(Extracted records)
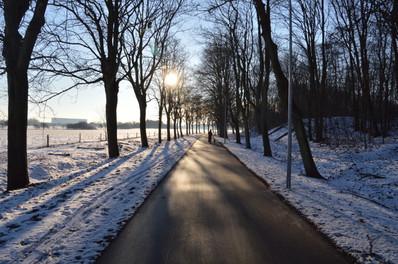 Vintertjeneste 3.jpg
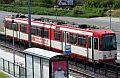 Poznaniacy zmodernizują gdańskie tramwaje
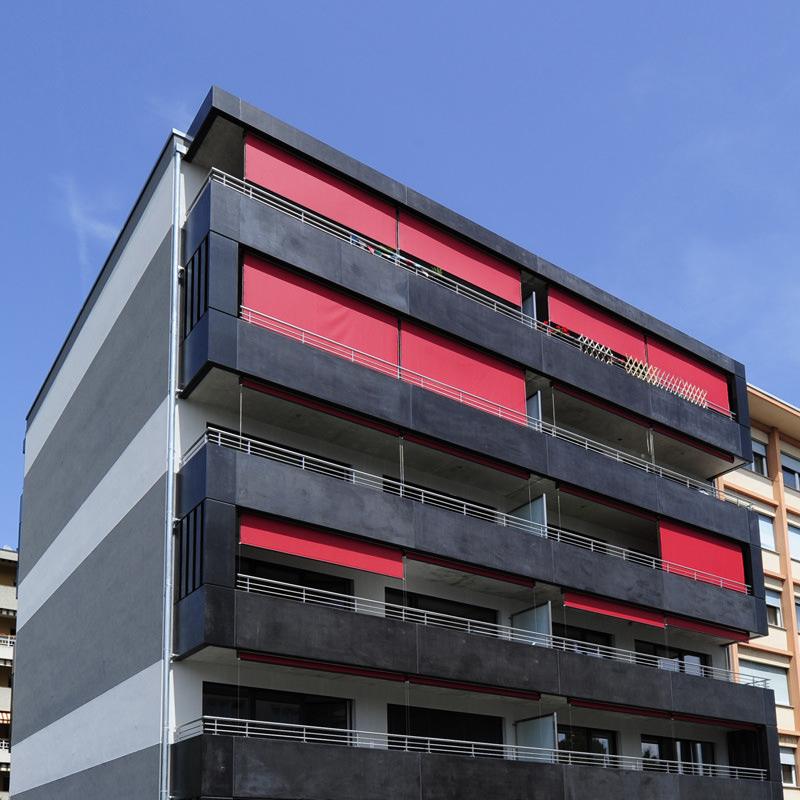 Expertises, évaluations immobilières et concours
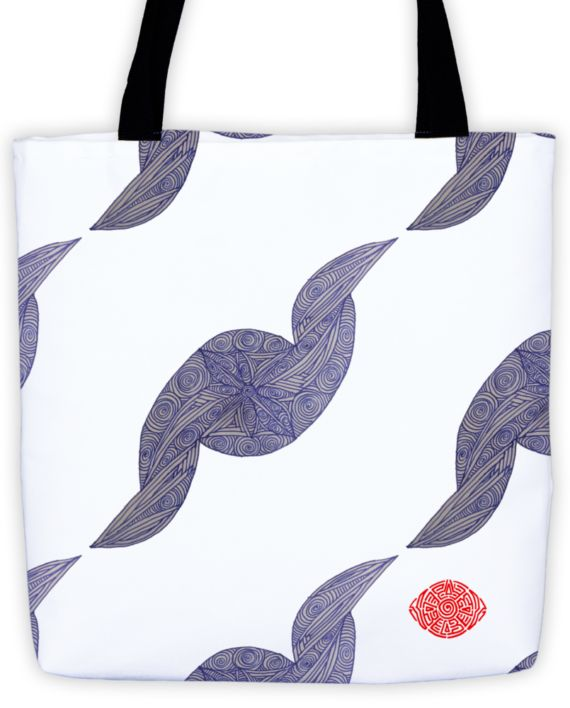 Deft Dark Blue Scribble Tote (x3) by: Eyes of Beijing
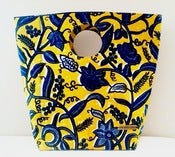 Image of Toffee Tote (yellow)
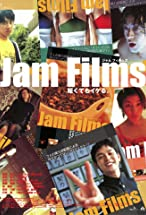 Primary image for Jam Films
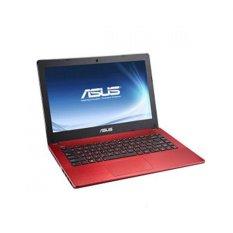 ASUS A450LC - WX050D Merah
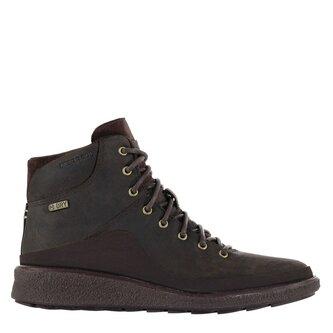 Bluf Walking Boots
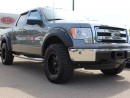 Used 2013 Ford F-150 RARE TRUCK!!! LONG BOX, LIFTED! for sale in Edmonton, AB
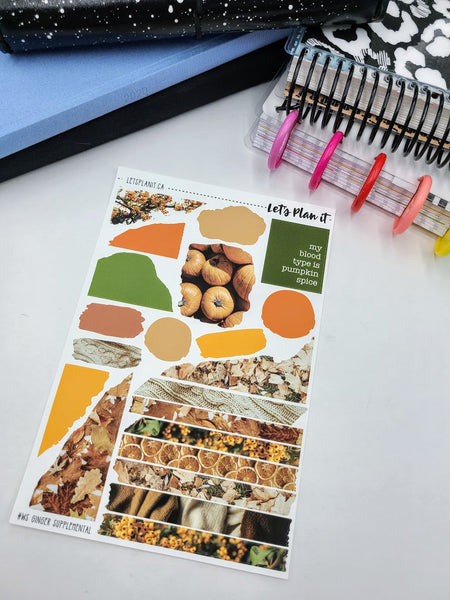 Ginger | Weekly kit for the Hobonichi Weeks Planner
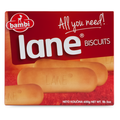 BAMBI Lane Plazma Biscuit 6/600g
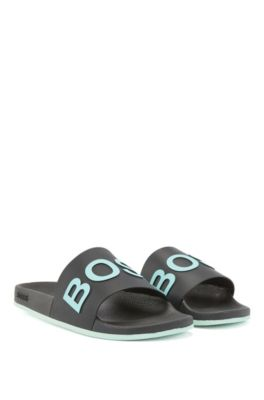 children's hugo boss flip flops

◆ Problem details: Excluding the pictures, restate word for word the lines from the one that holds "Deft Dark Blue" through the last line of the entries, both ends included.

◆ Solution below:
 Deft Dark Blue Scribble Tote (x3) by: Eyes of Beijing
 Image of Toffee Tote (yellow)
 Primary image for Jam Films
 ASUS A450LC - WX050D Merah
 Bluf Walking Boots
 Used 2013 Ford F-150 RARE TRUCK!!! LONG BOX, LIFTED! for sale in Edmonton, AB
 Ginger | Weekly kit for the Hobonichi Weeks Planner
 BAMBI Lane Plazma Biscuit 6/600g
 children's hugo boss flip flops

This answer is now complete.